Thursday, August 14, 2008

Absolution



The new cover for Catholic, Lutheran, Protestant,
designed by Norma Boeckler


J-853

"If we call Sacraments rites which have the command of God, and to which the promise of grace has been added, it is easy to decide what are properly Sacraments...Therefore Baptism, the Lord's Supper, and Absolution, which is the Sacrament of Repentance, are truly Sacraments. For these rites have God's command and the promise of grace, which is peculiar to the New Testament. For when we are baptized, when we eat the Lord's body, when we are absolved, our hearts must be firmly assured that God truly forgives us for Christ's sake. And God, at the same time, by the Word and by the rite, moves hearts to believe and conceive faith, just as Paul says, Romans 10:17: 'Faith cometh by hearing.' But just as the Word enters the ear in order to strike our heart, so the rite itself strikes the eye, in order to move the heart. The effect of the Word and of the rite is the same..."
Apology of the Augsburg Confession, XIII,#3. Number/Use Sacraments. Louis: Concordia Triglotta, St. Concordia Publishing House, 1921, p. 309. Tappert, p. 211. Heiser, p. 94.

J-854

(1)"Yea, as I live, Jehovah saith, I would not have the sinner's death,

But that he turn from error's ways, Repent, and live through endless days.

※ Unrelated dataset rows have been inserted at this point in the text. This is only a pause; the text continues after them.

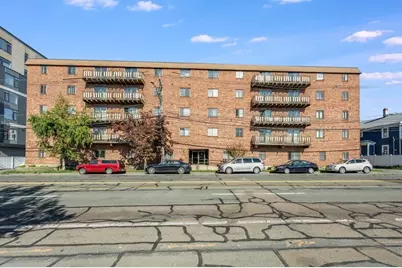 77 Bennington St #508, Revere, MA 02151 - Photo 20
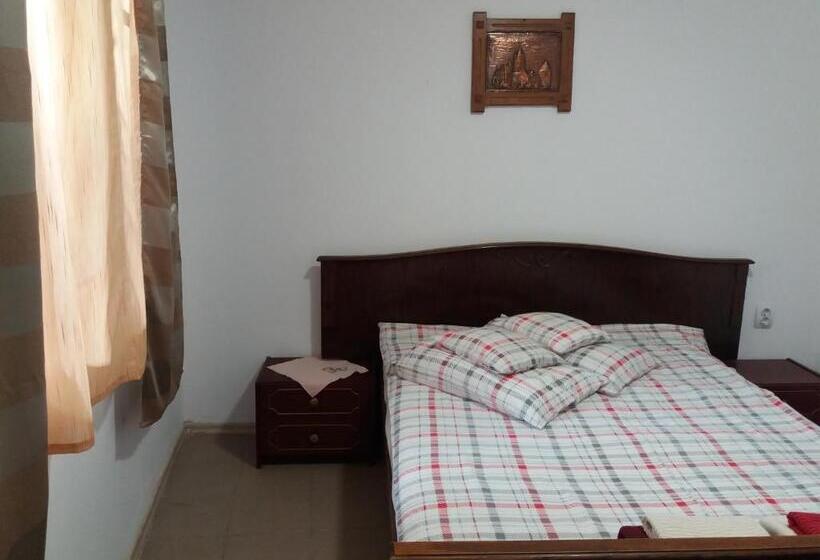스탠다드 룸, Casa Rodisa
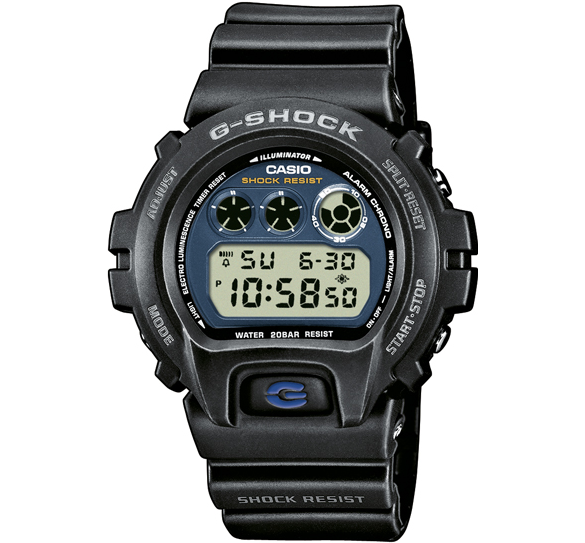 Часы Dw 6900e 1er купить Casio G Shock в Киеве Украине в магазине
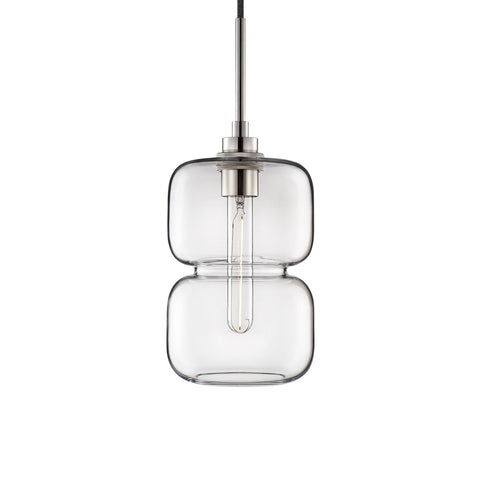Pinch LED Pendant Light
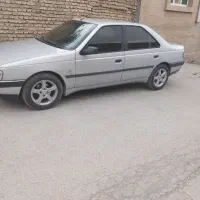فروش ۴۰۵ مدل ۸۸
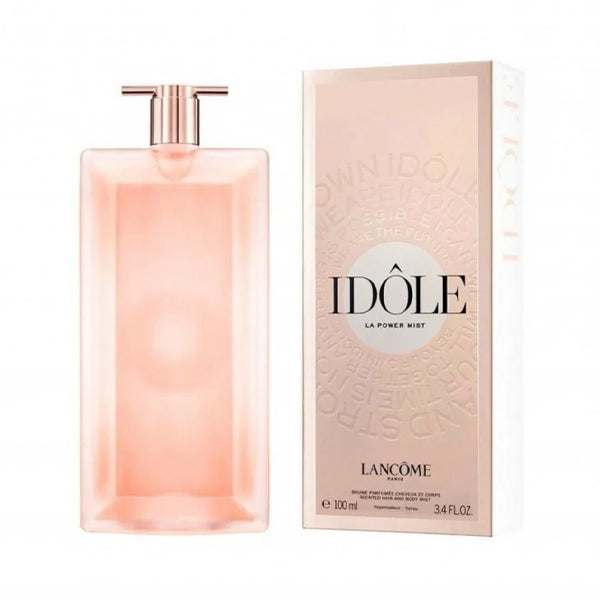 معطر للشعر والجسم لانكوم ايدول لا باور مست 100مل.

(2) To us therefore Christ gave command: 'Go forth and preach in every land;

Bestow on all My pardoning grace Who will repent and mend their ways.



(3) 'All those whose sins ye thus remit I truly pardon and acquit,

And those whose sins ye do retain Condemned and guilty shall remain.



(4) 'What ye shall bind, that bound shall be; What ye shall loose, that shall be free;

Unto My Church the keys are given To ope and close the gates of heaven.'



(5) The words which absolution give Are His who died that we might live;

The minister whom Christ has sent Is but His humble instrument.



(6) When ministers lay on their hands, Absolved by Christ the sinner stands;

He who by grace the Word believes The purchase of His blood receives.



(7) All praise, eternal Son, to Thee For absolution full and free,

In which Thou showest forth Thy grace; From false indulgence guard our race.



(8) Praise God the Father and the Son And Holy Spirit, Three in One,

As ‘twas, is now, and so shall be World without end, eternally!”

Nicolaus Herman, 1560, "Yea, As I Live, Jehovah Saith," #331, The Lutheran Hymnal, Trans. Matthias Loy, 1880, alt. St. Louis: Concordia Publishing House, 1941. Ezekiel 33:11. (This is easily sung to Old Hundredth.)